Question

Four point charges $Q,\,q,\,Q\,$ and $q$ are placed at the corners of the square of a side $'a'$ as shown in the figure.

Find the:
(a) Resultant electric force on a charge $Q$ , and
(b) Potential energy of this system.

Answer 1

Hint: Use the formula of the electrical force between two charges and substitute the known parameters to find the electric force on $Q$. To find the potential energy of the system, find the potential energy between the two charges and add all the potential energies.

Useful formula:
(1) The electric force on the charge is given by
$F = \dfrac{{k{q_1}{q_2}}}{{{r^2}}}$
Where $k$ is the coulomb constant, ${q_1}$ and ${q_2}$ are the charges under consideration and $r$ is the distance between the charges.

(2) The potential energy of two charges is given by
$P = \dfrac{{k{q_1}{q_2}}}{r}$
Where $P$ is the potential energy of two charges.

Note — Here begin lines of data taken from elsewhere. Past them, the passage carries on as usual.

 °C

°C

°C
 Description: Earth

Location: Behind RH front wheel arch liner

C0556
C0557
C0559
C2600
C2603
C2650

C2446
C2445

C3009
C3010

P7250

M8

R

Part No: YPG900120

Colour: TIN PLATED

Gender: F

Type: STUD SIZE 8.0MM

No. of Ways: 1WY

Complete step by step solution:
It is given that the
Distance between the charges, $r = a$
(a) To find the electric force on the charge $Q$ , the formula (1) is taken.
 $F = \dfrac{{k{q_1}{q_2}}}{{{r^2}}}$
The force between the $Q$ and the $Q$ is calculated.
${F_{QQ}} = \dfrac{{k{Q^2}}}{{2{a^2}}}$
Similarly the force between the $Q$ and the other charges are calculated.
${F_{Qq}} = \sqrt 2 \dfrac{{kqQ}}{{{a^2}}}$
The resultant electric force on the charge $Q$ is the sum of the electric force provided by the other charges.
$F = {F_{QQ}} + {F_{Qq}}$
${F_{}} = \sqrt 2 \dfrac{{kqQ}}{{{a^2}}} + \dfrac{{k{Q^2}}}{{2{a^2}}}$
By simplifying the above equation,
$F = \dfrac{{2\sqrt 2 kqQ + k{Q^2}}}{{2{a^2}}}$
By taking the common terms out of the brackets,
$F = \dfrac{{kQ}}{{2{a^2}}}\left( {2\sqrt 2 q + Q} \right)$
Hence the resultant of the electric force that acts on the charge $Q$ is $\dfrac{{kQ}}{{2{a^2}}}\left( {2\sqrt 2 q + Q} \right)$ .

(b) Use the formula (2),
$P = \dfrac{{k{q_1}{q_2}}}{r}$
The total potential energy is the sum of the potential energies between all the charges.
$P = {P_{QQ}} + {P_{Oq}} + {P_{qq}}$
$P = \dfrac{{k{q_1}{q_2}}}{r} + \dfrac{{k{q_1}{q_2}}}{r} + \dfrac{{k{q_1}{q_2}}}{r}$
Substituting the known values,
$P = \dfrac{{k{Q^2}}}{{\sqrt 2 a}} + \dfrac{{4kQq}}{a} + \dfrac{{k{q^2}^{}}}{{\sqrt 2 a}}$
Hence the potential energy of the system is obtained as $\dfrac{{k{Q^2}}}{{\sqrt 2 a}} + \dfrac{{4kQq}}{a} + \dfrac{{k{q^2}^{}}}{{\sqrt 2 a}}$.

Note: The distance between two points are in the hypotenuse side of the square, then it is calculated by the formula $\sqrt {\left( {{a^2} + {b^2}} \right)} $. For example the distance between $Q$ and $Q$ or $q$ and $q$ is calculated as $\sqrt {\left( {{a^2} + {a^2}} \right)} = \sqrt {2{a^2}} = \sqrt 2 a$.